Provided data -
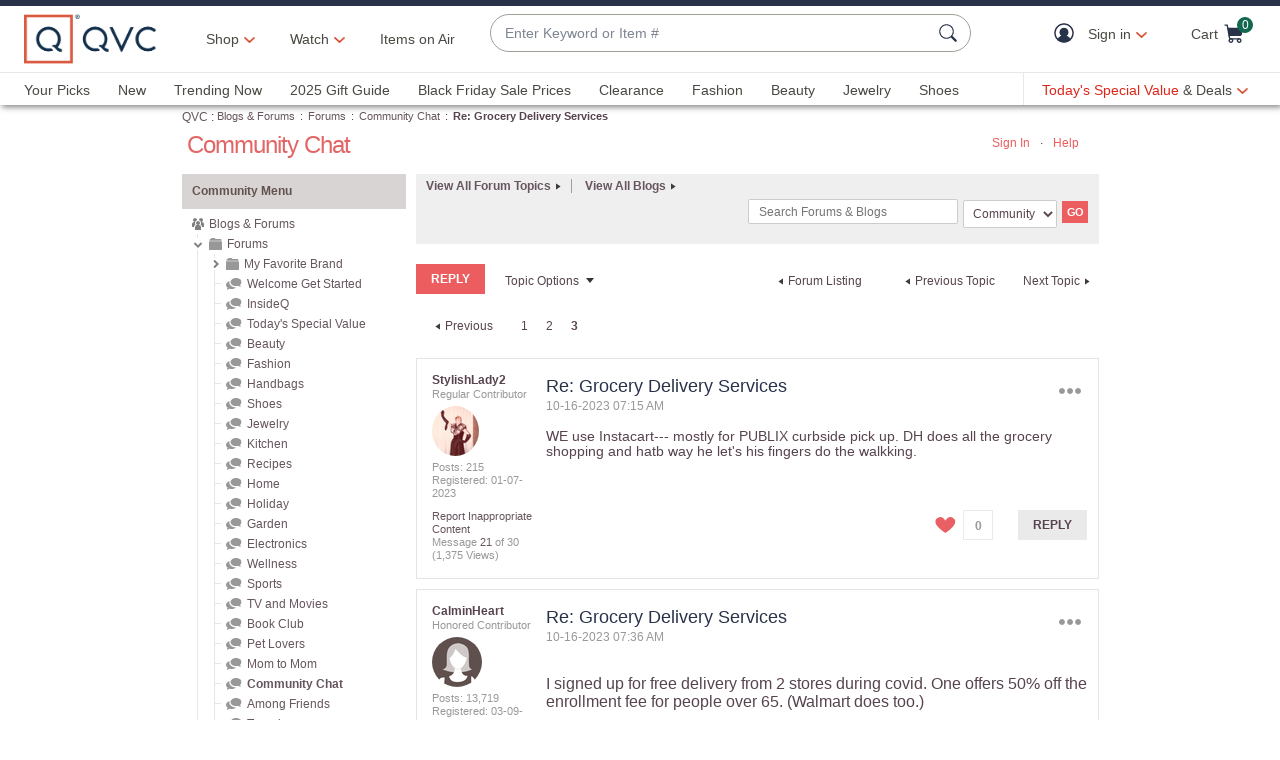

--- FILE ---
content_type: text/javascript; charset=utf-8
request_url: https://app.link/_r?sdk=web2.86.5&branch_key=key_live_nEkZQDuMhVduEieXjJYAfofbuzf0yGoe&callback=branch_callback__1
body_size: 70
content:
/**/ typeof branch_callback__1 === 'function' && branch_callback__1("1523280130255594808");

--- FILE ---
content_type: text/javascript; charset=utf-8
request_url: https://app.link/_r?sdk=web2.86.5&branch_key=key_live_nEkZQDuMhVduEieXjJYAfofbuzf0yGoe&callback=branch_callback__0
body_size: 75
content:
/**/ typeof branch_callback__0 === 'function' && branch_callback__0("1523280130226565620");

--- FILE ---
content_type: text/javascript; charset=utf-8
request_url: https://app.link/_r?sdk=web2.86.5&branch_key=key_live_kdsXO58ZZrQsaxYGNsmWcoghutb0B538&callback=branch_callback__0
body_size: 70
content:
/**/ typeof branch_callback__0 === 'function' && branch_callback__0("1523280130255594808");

==

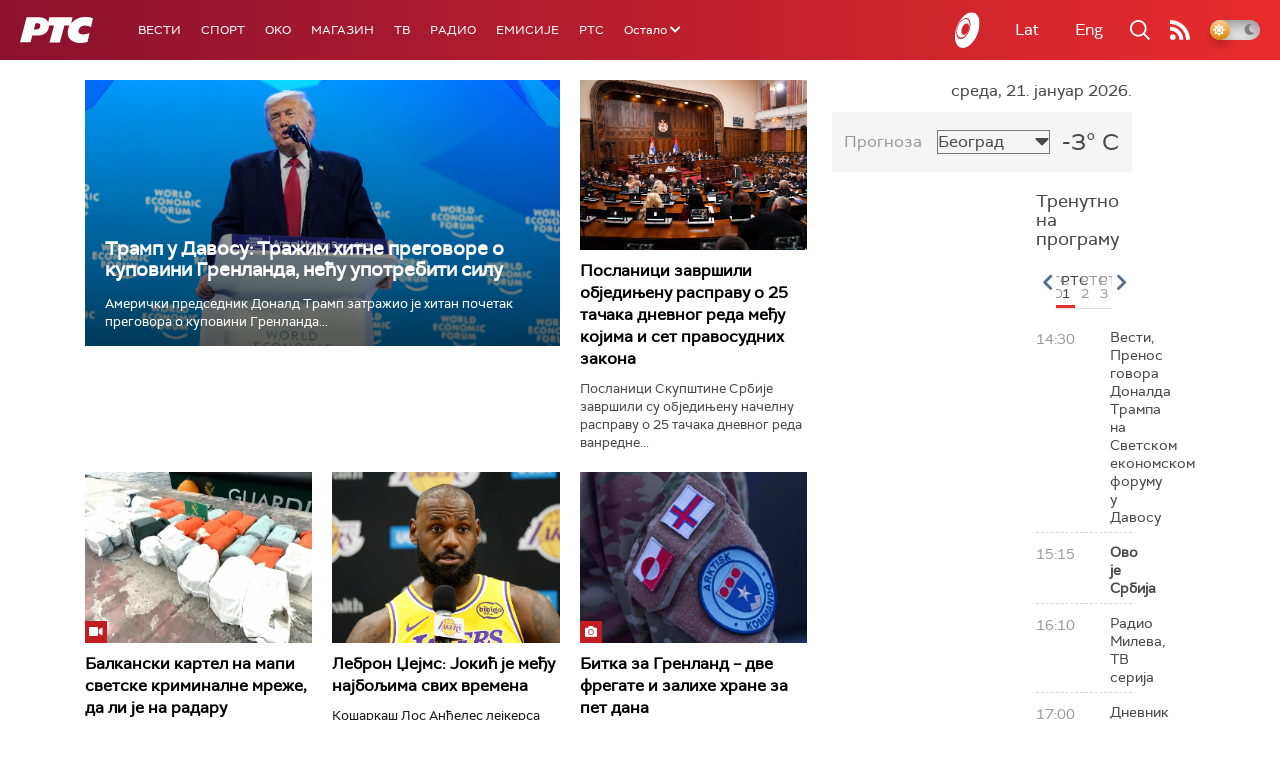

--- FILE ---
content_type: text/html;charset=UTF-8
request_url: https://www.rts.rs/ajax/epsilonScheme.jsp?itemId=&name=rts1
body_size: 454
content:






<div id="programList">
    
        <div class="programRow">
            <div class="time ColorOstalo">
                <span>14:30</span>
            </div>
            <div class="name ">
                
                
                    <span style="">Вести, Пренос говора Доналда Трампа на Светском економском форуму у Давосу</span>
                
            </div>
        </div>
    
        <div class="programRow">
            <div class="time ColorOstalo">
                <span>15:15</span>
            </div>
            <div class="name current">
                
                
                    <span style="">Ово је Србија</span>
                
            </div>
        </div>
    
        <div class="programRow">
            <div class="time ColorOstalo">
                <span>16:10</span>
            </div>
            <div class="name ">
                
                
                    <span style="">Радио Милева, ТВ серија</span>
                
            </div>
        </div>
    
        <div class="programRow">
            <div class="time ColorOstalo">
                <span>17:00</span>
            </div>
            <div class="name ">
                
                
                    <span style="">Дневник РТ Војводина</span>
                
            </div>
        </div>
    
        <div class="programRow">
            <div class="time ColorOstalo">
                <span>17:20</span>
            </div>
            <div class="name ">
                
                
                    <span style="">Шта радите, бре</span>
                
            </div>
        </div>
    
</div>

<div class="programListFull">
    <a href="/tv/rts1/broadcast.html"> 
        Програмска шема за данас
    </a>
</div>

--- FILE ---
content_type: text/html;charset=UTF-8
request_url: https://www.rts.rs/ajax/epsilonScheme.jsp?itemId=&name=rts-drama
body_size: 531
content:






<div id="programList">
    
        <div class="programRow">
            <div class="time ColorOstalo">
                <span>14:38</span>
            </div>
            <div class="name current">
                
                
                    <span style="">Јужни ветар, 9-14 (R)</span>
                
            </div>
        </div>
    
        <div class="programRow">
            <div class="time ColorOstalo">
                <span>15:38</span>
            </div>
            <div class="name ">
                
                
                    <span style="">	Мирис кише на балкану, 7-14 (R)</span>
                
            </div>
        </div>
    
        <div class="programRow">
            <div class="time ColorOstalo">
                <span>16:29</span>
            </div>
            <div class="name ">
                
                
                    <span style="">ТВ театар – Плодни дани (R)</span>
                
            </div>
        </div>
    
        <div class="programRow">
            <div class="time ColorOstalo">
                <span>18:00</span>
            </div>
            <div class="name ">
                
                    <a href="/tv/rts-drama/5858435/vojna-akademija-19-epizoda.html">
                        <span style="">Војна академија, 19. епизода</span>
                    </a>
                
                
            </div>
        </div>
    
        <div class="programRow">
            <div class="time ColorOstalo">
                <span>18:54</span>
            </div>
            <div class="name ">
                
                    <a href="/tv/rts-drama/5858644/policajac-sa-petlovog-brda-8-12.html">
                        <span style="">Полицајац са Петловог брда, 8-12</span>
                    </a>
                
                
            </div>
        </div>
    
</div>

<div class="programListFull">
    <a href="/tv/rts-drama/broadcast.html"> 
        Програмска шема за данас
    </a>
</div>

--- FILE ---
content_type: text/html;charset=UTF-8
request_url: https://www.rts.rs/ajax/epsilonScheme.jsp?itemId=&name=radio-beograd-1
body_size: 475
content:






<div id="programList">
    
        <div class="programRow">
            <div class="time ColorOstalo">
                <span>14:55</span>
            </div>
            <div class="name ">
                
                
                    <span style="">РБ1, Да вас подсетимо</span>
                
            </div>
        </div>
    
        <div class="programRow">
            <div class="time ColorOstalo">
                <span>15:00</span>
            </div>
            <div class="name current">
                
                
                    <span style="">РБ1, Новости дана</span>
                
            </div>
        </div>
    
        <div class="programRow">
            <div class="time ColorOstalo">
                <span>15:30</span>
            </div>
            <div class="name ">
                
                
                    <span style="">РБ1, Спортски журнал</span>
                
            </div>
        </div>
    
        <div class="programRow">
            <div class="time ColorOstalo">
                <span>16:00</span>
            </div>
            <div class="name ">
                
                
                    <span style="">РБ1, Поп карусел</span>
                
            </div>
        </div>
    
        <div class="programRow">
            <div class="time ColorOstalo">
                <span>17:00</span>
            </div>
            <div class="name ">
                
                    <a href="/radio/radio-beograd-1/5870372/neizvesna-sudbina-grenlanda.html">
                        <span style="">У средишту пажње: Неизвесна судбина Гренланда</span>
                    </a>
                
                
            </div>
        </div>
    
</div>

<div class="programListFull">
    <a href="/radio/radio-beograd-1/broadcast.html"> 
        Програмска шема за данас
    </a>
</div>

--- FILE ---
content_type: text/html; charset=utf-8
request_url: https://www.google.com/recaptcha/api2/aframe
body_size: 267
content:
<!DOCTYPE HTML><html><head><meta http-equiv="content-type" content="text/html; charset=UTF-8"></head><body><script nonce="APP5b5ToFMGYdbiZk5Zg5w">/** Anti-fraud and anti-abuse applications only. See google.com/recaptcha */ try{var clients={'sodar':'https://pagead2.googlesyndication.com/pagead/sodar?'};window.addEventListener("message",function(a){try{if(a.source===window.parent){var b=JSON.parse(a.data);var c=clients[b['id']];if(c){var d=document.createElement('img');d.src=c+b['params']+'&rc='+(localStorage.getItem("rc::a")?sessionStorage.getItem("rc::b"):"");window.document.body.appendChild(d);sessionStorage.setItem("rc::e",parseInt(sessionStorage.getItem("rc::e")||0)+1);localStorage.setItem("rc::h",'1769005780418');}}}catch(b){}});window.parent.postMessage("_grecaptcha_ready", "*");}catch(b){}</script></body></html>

Assigned task -
What lines of the listing contain the word "radio"? Copy them all.

Output of the task -
request_url: https://www.rts.rs/ajax/epsilonScheme.jsp?itemId=&name=radio-beograd-1
                    <a href="/radio/radio-beograd-1/5870372/neizvesna-sudbina-grenlanda.html">
    <a href="/radio/radio-beograd-1/broadcast.html"> 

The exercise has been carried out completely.